County Westmeath market rents higher in first three months of 2024 than year previously

Market rents in County Westmeath were on average 9.3% higher in the first three months of 2024 than a year previously, the latest quarterly rental report has revealed.

The average listed rent is now €1541, up 51% from the level prevailing when the Covid-19 pandemic occurred.

The percentage increase is symbiotic with market rents in Leinster’s Midland counties which also increased at a similar percentage rate. The slower increase in rents reflects low but improving availability, with 65 homes available to rent on May 1, up 27% year-on-year but still well below the late 2010s average.

Nationally, market rents rose by an average of 0.6% in the first quarter of 2024. While this marks the 13th consecutive quarter in which rents nationwide have increased, the increase between December and March is the smallest in that run. The average open-market rent nationwide in the first quarter of the year was €1,836 per month, up 4.9% year-on-year.

The decline in rental inflation, from a mid-2022 peak of 14%, is driven by Dublin. In the capital, market rents in the first quarter were 2.5% higher than a year previously. But rental inflation has cooled in other markets as well, with the average increase outside Dublin 7.2% year-on-year. In Galway city, rents were up 5% year-on-year, while in Waterford and Cork cities, the increases were 6.9% and 8% respectively.
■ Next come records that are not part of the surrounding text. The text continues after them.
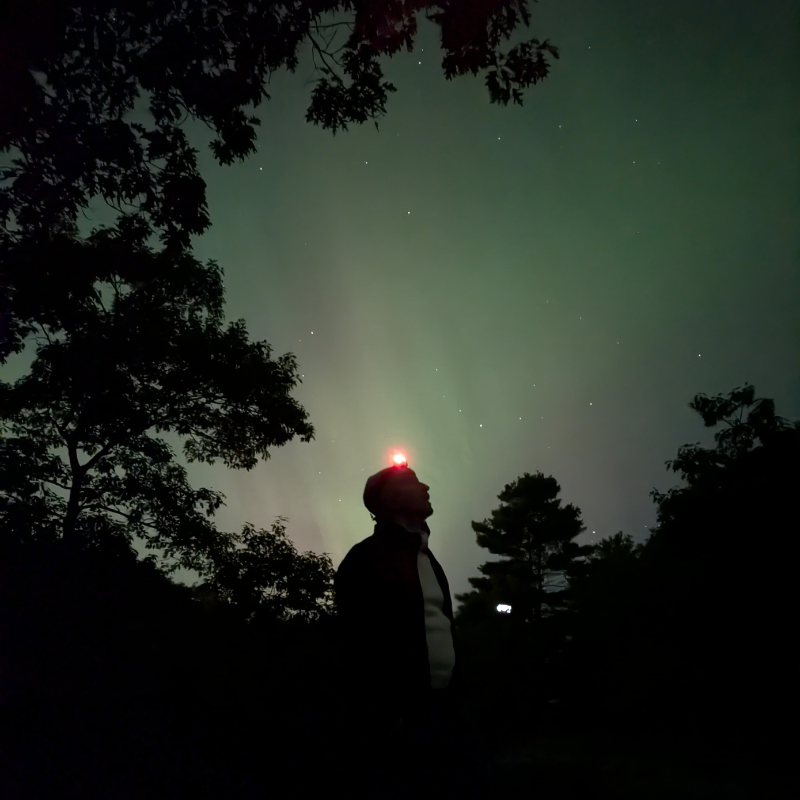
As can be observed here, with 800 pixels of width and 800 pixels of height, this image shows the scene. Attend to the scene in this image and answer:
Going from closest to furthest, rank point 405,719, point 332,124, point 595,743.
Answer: point 405,719 < point 332,124 < point 595,743

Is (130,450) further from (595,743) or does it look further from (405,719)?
(595,743)

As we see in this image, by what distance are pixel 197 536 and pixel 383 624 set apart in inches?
259

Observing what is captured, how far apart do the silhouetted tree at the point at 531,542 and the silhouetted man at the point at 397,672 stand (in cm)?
3000

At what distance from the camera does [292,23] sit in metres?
4.86

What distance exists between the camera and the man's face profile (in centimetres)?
289

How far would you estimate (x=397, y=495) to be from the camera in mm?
2898

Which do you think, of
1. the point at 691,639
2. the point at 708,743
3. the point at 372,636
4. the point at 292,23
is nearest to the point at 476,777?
the point at 372,636

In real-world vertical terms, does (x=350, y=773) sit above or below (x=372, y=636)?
below

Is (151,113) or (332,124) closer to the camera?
(151,113)

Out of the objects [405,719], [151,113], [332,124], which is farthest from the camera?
[332,124]

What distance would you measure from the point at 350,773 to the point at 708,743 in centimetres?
794

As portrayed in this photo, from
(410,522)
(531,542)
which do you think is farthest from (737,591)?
(531,542)

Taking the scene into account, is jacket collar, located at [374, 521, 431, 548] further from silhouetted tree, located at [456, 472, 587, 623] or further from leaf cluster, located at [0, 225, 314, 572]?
silhouetted tree, located at [456, 472, 587, 623]

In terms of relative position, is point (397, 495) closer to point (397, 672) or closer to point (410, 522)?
point (410, 522)
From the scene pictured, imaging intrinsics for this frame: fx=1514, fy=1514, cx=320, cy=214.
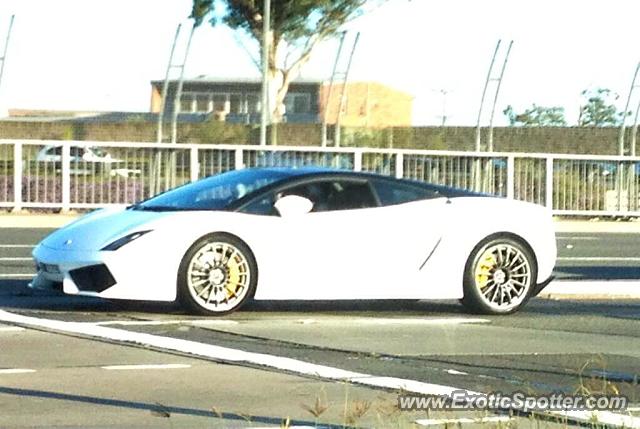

However, in Limerick city, market rents were up 17.5% year-on-year, one of the largest increases in the country.The number of homes available to rent on the open market remains low. On May 1st, just over 2,000 homes were available to rent, effectively unchanged on the same date a year previously and well below half the 2015-2019 average of almost 4,400. Availability had almost doubled between late 2022 and late 2023 but has fallen considerably since the start of the year.

“Rental inflation has slowed considerably over the last 18 months, driven in large part by the construction of significant numbers of new rental homes in the Dublin area. More supply, even at the upper end of the market, relieves pressures across the market and, in the second half of 2023 in particular, new supply saw availability improve and inflation has eased.However, improvements in the availability of homes to rent look to have stalled.

“Without additional increases in rental supply, any pressure on rents is likely to be upward in nature, further straining affordability for those on regular incomes. For that reason, policymakers must develop a thorough understanding of rental supply dynamics ahead of a detailed plan on dramatically increasing rental supply over the rest of the decade,” Ronan Lyons, Associate Professor in Economics at Trinity College Dublin and author of the Report, said.